begin DATA TO PROCESS

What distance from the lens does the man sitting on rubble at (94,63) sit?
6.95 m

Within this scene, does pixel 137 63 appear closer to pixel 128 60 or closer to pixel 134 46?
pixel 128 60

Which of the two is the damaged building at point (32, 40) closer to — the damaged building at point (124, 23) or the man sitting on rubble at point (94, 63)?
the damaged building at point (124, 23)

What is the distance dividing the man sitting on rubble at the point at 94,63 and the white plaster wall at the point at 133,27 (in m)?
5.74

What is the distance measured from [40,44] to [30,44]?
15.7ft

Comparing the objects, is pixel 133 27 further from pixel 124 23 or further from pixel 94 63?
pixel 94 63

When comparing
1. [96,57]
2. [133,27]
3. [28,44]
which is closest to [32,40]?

end DATA TO PROCESS

→ **WHAT YOU NEED TO DO**:
From the records above, extract every entry verbatim.

→ **EXERCISE SOLUTION**:
What distance from the lens does the man sitting on rubble at (94,63) sit?
6.95 m

Within this scene, does pixel 137 63 appear closer to pixel 128 60 or closer to pixel 134 46?
pixel 128 60

Which of the two is the damaged building at point (32, 40) closer to — the damaged building at point (124, 23) or the man sitting on rubble at point (94, 63)?
the damaged building at point (124, 23)

What is the distance dividing the man sitting on rubble at the point at 94,63 and the white plaster wall at the point at 133,27 (in m)?
5.74

What is the distance measured from [40,44] to [30,44]?
15.7ft

Comparing the objects, is pixel 133 27 further from pixel 124 23 or further from pixel 94 63?
pixel 94 63

When comparing
1. [96,57]
2. [133,27]
3. [28,44]
which is closest to [32,40]?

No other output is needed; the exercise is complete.